Mantra Americana II: OM TIMES EXCLUSIVE PREMIERE

Mantra Americana II album cover

Mantra Americana II

OM Times brings you the new ‘Country & Eastern’ album Mantra Americana II for a first-listen before the August 25 release date.

Check it out here.

Bhakti yogis and artists-producers Madi Das and Dave Stringer return with the follow-up to their Grammy-nominated projects, the debut Mantra Americana and charity album Bhakti Without Borders. “Mantra Americana II is my love letter to modern chant music.” says lead singer and producer Madi Das, who calls Melbourne, Australia, home. “This time, Dave and I wanted to make something truly ambitious and fun that catapults mantra music into an exciting new direction. It’s a feast for the ears – you will not have heard an album like this before but will quickly realize it’s exactly what you’ve been waiting for.”

Collection entries:
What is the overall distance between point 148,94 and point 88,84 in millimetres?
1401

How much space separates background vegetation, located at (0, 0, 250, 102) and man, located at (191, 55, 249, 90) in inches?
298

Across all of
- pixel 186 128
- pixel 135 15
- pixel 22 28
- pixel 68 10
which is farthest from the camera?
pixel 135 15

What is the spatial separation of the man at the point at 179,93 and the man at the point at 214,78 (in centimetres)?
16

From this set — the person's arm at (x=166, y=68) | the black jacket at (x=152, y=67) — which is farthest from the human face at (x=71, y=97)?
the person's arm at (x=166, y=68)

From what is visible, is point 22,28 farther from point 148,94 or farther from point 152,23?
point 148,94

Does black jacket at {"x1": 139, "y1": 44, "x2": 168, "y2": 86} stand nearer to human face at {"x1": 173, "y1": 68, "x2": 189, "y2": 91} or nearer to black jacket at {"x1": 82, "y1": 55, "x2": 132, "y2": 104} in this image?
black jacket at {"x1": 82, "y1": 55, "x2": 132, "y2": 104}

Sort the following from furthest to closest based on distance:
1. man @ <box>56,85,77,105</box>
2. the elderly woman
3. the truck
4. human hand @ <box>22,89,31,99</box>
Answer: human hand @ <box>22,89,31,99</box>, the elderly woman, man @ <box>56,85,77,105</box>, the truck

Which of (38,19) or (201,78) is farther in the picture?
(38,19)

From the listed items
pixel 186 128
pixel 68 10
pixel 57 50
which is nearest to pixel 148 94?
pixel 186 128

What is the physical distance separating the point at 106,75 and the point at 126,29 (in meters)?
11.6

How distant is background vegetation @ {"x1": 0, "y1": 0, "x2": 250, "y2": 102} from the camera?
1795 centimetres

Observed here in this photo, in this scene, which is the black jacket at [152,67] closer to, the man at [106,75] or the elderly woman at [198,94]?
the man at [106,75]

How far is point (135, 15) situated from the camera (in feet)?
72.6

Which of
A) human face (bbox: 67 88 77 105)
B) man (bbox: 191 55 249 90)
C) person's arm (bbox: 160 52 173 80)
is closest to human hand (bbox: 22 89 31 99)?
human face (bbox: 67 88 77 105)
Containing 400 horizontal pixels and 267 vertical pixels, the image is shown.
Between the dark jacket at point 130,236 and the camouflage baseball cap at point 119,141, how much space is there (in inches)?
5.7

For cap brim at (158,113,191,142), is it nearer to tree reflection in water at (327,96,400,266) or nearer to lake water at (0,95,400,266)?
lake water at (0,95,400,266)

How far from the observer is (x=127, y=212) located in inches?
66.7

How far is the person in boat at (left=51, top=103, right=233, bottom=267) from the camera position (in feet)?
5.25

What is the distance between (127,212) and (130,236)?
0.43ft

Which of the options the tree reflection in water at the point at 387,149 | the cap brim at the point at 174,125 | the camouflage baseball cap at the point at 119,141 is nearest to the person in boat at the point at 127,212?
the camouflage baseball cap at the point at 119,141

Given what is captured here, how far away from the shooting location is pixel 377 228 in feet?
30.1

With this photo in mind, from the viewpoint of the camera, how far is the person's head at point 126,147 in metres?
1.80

Task instructions: Repeat word for word the part of the album announcement between "Mantra Americana II: OM" and "it out here.", inclusive.

Task answer:
Mantra Americana II: OM TIMES EXCLUSIVE PREMIERE

Mantra Americana II album cover

Mantra Americana II

OM Times brings you the new ‘Country & Eastern’ album Mantra Americana II for a first-listen before the August 25 release date.

Check it out here.